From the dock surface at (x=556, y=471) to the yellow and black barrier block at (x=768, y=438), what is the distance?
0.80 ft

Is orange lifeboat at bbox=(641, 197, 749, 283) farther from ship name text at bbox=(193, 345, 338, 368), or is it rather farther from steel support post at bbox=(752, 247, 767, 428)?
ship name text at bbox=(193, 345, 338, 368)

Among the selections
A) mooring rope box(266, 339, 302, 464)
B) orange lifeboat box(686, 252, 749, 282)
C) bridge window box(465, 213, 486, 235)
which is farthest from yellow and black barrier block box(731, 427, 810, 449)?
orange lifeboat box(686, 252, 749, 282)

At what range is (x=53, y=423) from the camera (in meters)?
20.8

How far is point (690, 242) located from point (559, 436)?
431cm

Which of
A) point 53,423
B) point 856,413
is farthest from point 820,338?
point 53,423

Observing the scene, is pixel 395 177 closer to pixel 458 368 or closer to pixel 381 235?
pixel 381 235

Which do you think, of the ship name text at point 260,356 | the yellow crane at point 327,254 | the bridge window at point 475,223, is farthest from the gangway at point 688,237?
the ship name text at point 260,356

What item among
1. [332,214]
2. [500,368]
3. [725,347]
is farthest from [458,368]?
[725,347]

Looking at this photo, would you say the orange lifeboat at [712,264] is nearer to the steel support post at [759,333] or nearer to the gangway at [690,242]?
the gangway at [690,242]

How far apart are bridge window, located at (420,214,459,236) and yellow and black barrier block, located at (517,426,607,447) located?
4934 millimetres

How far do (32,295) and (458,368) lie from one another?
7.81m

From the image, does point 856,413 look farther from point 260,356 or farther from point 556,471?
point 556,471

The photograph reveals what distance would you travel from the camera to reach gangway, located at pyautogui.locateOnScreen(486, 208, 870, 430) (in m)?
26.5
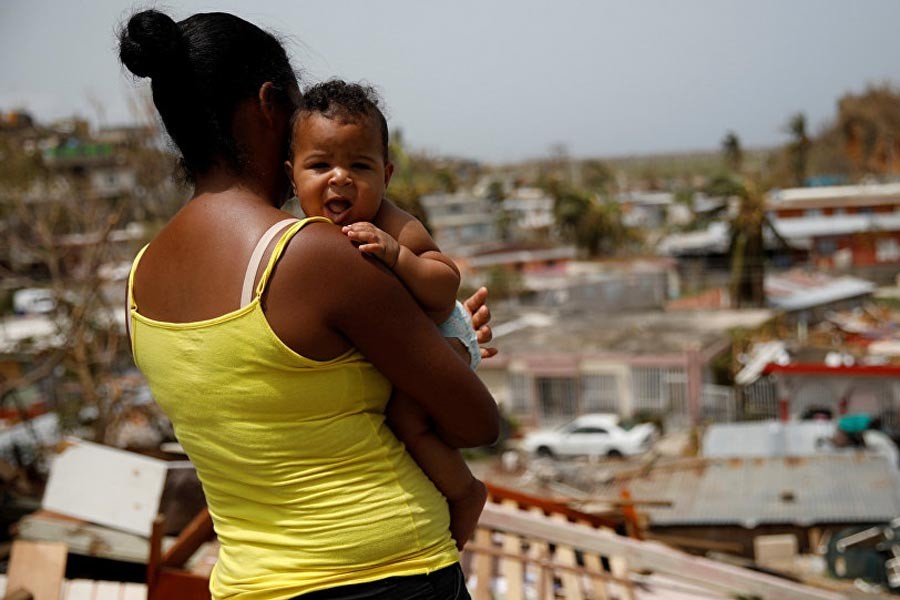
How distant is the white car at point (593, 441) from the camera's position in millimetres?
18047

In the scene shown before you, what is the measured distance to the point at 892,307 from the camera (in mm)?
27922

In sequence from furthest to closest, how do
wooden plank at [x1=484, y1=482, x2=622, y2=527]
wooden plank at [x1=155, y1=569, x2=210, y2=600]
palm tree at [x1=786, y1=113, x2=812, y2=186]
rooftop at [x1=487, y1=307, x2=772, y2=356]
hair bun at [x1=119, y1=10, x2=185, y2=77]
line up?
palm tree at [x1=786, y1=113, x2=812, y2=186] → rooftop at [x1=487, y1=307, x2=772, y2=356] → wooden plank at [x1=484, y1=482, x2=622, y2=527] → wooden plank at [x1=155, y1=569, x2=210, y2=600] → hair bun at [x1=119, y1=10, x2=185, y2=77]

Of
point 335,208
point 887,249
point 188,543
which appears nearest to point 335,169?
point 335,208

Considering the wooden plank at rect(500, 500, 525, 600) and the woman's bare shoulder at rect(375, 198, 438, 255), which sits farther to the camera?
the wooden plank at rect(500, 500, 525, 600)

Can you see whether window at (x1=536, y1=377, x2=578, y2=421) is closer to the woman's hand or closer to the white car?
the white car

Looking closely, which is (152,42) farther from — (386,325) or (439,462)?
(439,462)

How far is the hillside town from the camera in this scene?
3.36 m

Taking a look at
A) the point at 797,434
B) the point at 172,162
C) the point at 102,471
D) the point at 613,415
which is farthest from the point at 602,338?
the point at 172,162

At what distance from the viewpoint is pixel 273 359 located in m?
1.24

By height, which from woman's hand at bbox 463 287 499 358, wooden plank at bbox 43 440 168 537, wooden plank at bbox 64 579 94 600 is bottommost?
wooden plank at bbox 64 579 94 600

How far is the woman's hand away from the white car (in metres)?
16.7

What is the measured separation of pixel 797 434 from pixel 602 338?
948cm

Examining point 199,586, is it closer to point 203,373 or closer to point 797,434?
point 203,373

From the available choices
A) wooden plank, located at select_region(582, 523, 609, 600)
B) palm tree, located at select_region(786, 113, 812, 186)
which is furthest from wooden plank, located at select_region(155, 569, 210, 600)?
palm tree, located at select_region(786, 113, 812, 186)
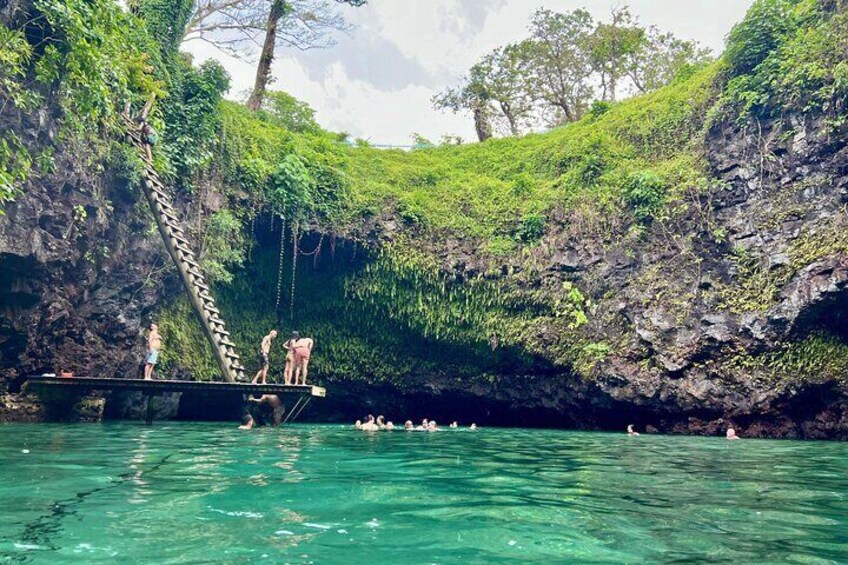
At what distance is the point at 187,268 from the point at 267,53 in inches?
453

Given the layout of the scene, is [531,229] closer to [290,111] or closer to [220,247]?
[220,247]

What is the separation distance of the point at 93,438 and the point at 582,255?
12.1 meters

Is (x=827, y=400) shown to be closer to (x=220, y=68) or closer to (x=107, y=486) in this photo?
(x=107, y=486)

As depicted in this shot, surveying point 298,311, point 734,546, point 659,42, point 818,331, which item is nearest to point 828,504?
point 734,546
────────────────────
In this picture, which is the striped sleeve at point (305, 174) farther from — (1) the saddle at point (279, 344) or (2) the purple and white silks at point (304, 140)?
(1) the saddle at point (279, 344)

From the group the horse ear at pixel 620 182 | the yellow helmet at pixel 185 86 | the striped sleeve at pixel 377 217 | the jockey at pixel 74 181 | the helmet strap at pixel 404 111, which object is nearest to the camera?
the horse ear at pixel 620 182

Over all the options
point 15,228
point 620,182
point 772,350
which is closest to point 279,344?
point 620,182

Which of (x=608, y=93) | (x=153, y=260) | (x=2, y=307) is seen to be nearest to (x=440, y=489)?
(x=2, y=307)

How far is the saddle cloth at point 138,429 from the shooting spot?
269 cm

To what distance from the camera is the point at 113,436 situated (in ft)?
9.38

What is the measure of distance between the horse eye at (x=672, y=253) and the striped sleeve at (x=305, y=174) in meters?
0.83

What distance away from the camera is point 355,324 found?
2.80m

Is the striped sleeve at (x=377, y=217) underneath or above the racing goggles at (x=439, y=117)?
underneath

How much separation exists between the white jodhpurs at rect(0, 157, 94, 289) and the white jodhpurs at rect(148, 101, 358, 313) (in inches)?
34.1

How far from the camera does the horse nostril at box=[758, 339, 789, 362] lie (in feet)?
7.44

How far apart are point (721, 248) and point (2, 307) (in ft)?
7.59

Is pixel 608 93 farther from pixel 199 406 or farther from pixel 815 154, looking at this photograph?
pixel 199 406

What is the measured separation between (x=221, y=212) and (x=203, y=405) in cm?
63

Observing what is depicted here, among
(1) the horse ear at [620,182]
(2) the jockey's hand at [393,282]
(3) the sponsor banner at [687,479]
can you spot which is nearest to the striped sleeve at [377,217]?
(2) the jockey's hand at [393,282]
────────────────────
### TASK STATEMENT
Identify each line in the listing above that contains the string "barrier", treating uppercase and lowercase letters as distinct, and copy every such line in full.

### TASK RESPONSE
From the dock surface at (x=556, y=471) to the yellow and black barrier block at (x=768, y=438), what is the distance?
which is farthest from yellow and black barrier block box(731, 427, 810, 449)?
How far apart are bridge window, located at (420,214,459,236) and yellow and black barrier block, located at (517,426,607,447) located?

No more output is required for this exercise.